Hi, everyone! Game design fellow Sasu, here! Interplanetary's Greenlight campaign is over and development continues. It's a very busy time for the whole team, implementing some new features and shining up the game here and there. We've had a lot of very useful feedback and we're working hard on getting the best ideas in the game.
We've been meaning to release a new update for the alpha version for a while now, but we've encountered some pretty substantial networking problems. Hopefully, we'll have time to work them out sooner than later and put out something new for everyone to play. The Intel System and Tech Tree would really need some outside testing!
For now, I figured that we could talk some more about the mysteries of Greenlight, mainly all the stats that become available for you once you start your campaign. I'm sure many other indie developers are thinking about getting on there, so why not open up the process even more?
Miscellaneous Greenlight Mumblings
I've already gone through the basics of the Greenlight process in an earlier blog post. This time, let's concentrate more on some interesting details.

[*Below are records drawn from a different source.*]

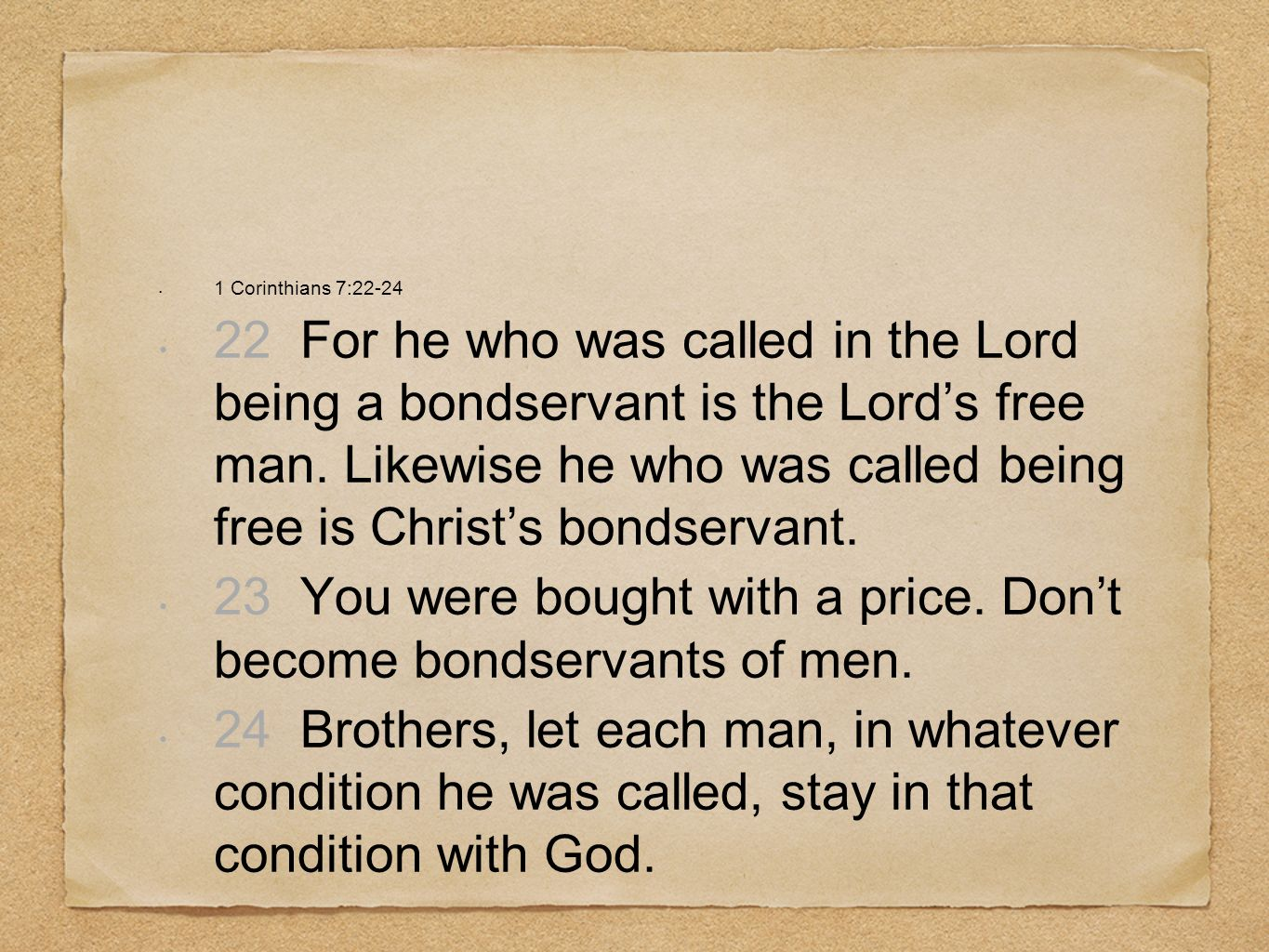 23 You were bought with a price. Don't become bondservants of men.
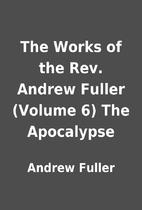 The Works of the Rev. Andrew Fuller (Volume…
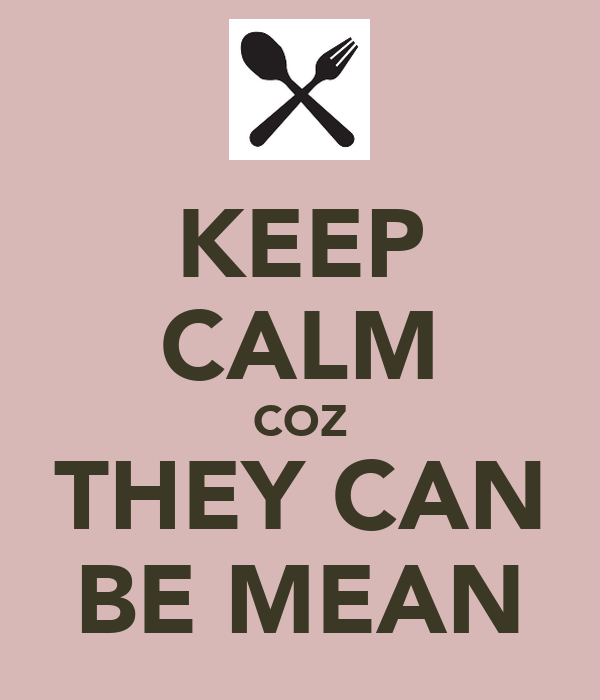 KEEP CALM COZ THEY CAN BE MEAN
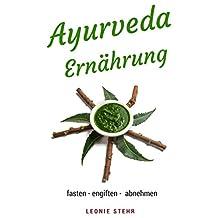 Mit Ayurveda Ernährung - abnehmen, entgiften und fasten (mit Rezepten), zusätzlicher Massage-und Wellness-teil (German Edition)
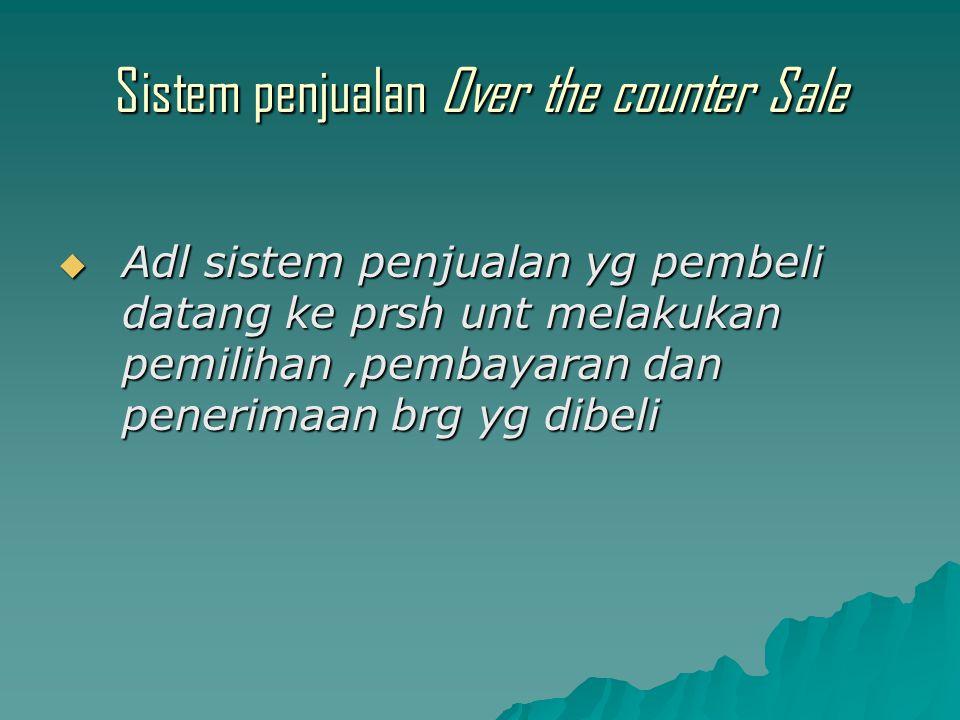Sistem penjualan Over the counter Sale  Adl sistem penjualan yg pembeli datang ke prsh unt melakukan pemilihan,pembayaran dan penerimaan brg yg dibeli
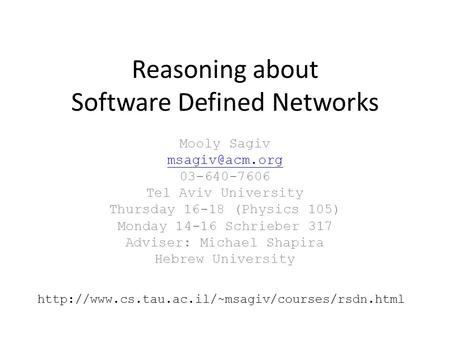 Reasoning about Software Defined Networks Mooly Sagiv 03-640-7606 Tel Aviv University Thursday 16-18 (Physics 105) Monday 14-16 Schrieber.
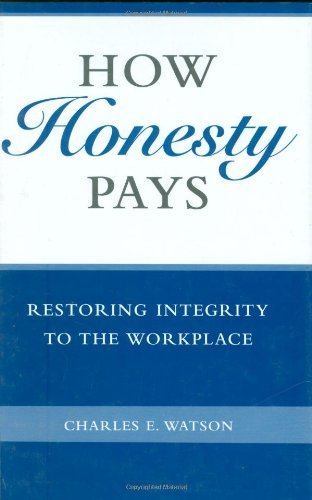 download how honesty pays restoring integrity to the workplace pdf ebook. Black Bedroom Furniture Sets. Home Design Ideas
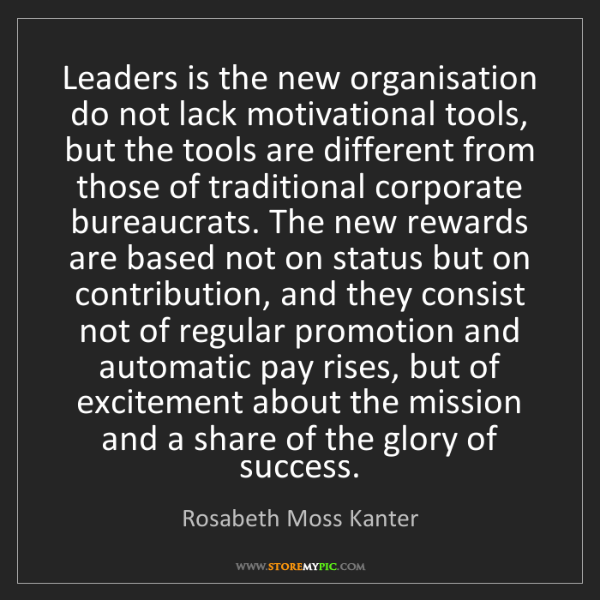 Rosabeth Moss Kanter: Leaders is the new organisation do not lack motivational...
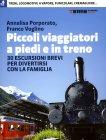 Piccoli Viaggiatori a Piedi e in Treno Annalisa Porporato e Franco Voglino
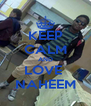 KEEP CALM AND LOVE  NAHEEM - Personalised Poster A4 size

Interplanetary was Greenlit on January 7th, along with 49 other games. Valve informed us on this by e-mail and the process of applying the game for sale on Steam continues. It's basically some paperwork that needs to be done (and actually finishing developing the game).
Even though the game is through, the Greenlight page still remains. This is good, since we can keep using the page to inform its followers of game updates and other news.
One of the most interesting aspects of the campaign were all the beautiful stats we got to analyze. It was quite thrilling to see our rank rise to top 100 and eventually to #4.
This is what the main box looks like now. There also used to be a number showing our progress towards top 100 and eventually our rank among all the games on Greenlight.
It's also possible to compare your progress with the average progress of the current top 50 games. This gives a good context to the values and something to strive for. After all, the games tend to be Greenlit in big batches of 50 or 100, so once you reach the average, your chances are pretty good.
According to the averages, "yes" and "no"-votes usually go pretty much 50/50. I suppose even "no"-votes are better than no votes.
Again, a good chance to make some comparisons to other items and get an idea on what numbers you are aiming for. The comparison lines change periodically and sometimes you encounter some pretty insane graphs looking down on you and making you feel discouraged. Who's laughing now, red line?
A graph also lets you look back on your ups and downs during the campaign. October was when we first started working on our Greenlight page and the big jump signifies the moment we finally made the page public. Interestingly, there was quite a big jump again, once the Steam Holiday Sales were over.
Pretty nifty, huh? The page still receives new views and comments daily, although it's nowhere near as active as it used to be.
I hope this was enlightening for some of you aspiring Greenlighters. If you have time to dedicate on all the preparation, I definitely recommend going for it. Even if we hadn't passed, we still would've had our community grow and received a lot of good feedback.